'SF must provide details on how it was left €1.65m by mechanic'
Sinn Féin must outline how it came to benefit to the tune of £1.5m (€1.65m) from a will made by a mechanic who lived in a caravan, Fianna Fáil has said.
Mary Lou McDonald's party has revealed little about the circumstances of the massive donation from Englishman William E Hampton. He was "of no fixed abode" and living in a mobile home in Ireland at the time he made his will in 1997.
Mr Hampton left an estate of almost £2.6m (€2.87m) in the UK when he died aged 82 last year.
The majority of the estate was handed to the executors and trustees - Dessie Mackin and Joe Cahill - who were Sinn Féin's national treasurers.
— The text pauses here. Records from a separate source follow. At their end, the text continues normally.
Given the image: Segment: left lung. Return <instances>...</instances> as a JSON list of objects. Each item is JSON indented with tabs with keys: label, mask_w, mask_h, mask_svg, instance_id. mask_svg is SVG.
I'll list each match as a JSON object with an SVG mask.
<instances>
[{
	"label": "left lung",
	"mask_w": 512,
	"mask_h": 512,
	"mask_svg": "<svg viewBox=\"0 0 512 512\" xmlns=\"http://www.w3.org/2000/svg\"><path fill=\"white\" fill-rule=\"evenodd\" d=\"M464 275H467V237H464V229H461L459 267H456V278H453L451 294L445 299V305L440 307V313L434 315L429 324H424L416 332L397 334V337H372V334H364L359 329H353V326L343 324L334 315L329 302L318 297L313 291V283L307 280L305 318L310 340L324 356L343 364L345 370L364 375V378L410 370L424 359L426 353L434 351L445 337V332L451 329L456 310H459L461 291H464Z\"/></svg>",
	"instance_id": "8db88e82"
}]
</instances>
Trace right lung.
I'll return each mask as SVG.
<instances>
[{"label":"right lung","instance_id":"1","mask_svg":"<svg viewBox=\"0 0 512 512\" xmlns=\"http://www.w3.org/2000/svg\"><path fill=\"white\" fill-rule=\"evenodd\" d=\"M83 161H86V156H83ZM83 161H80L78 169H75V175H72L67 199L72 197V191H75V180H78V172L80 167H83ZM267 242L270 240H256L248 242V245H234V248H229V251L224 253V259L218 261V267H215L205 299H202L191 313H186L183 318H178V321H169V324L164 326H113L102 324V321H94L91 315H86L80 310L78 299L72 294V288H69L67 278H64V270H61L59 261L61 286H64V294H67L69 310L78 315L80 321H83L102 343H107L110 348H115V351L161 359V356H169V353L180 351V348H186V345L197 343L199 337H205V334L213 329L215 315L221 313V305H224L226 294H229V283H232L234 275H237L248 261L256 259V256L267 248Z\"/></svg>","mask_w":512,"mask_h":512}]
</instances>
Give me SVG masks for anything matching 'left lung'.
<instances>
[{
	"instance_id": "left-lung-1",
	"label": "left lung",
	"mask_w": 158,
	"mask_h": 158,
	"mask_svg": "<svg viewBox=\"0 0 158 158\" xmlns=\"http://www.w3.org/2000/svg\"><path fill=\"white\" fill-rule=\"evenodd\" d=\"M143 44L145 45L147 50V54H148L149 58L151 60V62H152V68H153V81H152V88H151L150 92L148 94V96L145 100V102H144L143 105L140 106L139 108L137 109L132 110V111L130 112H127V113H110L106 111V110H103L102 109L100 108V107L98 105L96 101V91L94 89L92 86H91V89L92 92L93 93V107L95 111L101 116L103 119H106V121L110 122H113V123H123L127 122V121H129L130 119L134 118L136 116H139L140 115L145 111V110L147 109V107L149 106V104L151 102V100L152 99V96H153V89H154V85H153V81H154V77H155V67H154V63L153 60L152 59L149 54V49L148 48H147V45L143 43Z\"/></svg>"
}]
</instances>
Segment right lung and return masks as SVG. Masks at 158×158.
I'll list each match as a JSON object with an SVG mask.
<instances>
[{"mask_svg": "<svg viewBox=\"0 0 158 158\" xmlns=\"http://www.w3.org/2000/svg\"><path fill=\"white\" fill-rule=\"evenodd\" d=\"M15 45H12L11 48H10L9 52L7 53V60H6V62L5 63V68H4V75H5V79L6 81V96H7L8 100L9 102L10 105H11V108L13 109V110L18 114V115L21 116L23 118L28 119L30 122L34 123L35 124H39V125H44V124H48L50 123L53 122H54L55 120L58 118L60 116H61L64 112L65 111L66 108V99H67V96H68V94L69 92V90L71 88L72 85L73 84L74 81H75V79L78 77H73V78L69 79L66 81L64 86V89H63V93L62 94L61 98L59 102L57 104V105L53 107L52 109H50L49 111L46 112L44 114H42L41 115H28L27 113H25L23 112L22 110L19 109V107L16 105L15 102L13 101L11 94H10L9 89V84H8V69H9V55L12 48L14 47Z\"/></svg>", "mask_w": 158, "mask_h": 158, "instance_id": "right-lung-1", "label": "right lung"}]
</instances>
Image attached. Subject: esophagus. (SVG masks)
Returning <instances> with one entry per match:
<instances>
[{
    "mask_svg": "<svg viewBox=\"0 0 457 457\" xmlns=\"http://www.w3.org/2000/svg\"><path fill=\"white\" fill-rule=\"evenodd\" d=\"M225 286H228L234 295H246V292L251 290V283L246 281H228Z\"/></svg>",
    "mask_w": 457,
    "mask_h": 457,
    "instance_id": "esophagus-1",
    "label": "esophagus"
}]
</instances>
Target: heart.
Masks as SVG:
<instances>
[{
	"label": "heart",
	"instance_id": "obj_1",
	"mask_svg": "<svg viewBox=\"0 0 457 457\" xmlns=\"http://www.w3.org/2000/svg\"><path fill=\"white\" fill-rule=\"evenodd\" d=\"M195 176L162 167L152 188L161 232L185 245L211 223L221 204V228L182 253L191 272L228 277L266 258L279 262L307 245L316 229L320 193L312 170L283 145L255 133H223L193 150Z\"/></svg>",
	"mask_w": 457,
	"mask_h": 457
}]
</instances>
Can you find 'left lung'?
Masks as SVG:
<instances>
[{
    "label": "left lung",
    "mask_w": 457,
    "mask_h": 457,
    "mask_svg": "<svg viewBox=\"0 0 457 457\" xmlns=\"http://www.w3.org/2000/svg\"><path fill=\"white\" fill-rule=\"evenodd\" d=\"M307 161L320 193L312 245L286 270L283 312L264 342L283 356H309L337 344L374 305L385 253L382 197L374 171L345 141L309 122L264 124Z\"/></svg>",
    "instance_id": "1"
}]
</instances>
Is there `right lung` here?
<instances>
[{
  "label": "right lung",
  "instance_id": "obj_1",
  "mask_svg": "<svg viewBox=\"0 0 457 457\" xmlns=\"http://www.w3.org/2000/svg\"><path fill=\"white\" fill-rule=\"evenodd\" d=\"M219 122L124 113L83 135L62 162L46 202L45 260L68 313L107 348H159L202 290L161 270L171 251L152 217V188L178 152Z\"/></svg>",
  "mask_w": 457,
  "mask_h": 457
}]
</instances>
The money was intended to "cover election expenses, to fund Sinn Féin offices and advice centres and to aid republican prisoners".
Sinn Féin disclosed the share it has received to the UK's Electoral Commission and insists it is in "full compliance" with its rules.
Fianna Fáil's foreign affairs spokesman Niall Collins last night said Sinn Féin should reveal more about Mr Hampton's links to the party "in the interests of transparency".
He said: "The public are concerned that a major political party would come across such a large sum of money in unusual circumstances. Given the scale of the money that has been left I'd call on Sinn Féin to set out exactly - step-by-step - how it came to be the beneficiary of this will from this individual."
Sinn Féin did not respond to Irish Independent questions on the matter.
A party spokesman last week said Sinn Féin received a "significant donation from a party supporter who passed away".
"We're obviously pleased that he has chosen to bequest this sum to the party and it's a positive boost to Sinn Féin in working towards Irish unity and towards our political objectives." Sinn Féin has said Mr Hampton came from a wealthy family background.
Fine Gael Senator James Reilly has urged Sinn Féin to return the donation to Mr Hampton's estate.
He said it would break political spending laws if any of the money was used in the south and Sinn Féin should confirm that none of the money will be spent here.
Mr Hampton was described as a "recluse" and a "frail individual" by another beneficiary of the will, former 'Private Eye' journalist Paul Halloran who was left £1,000.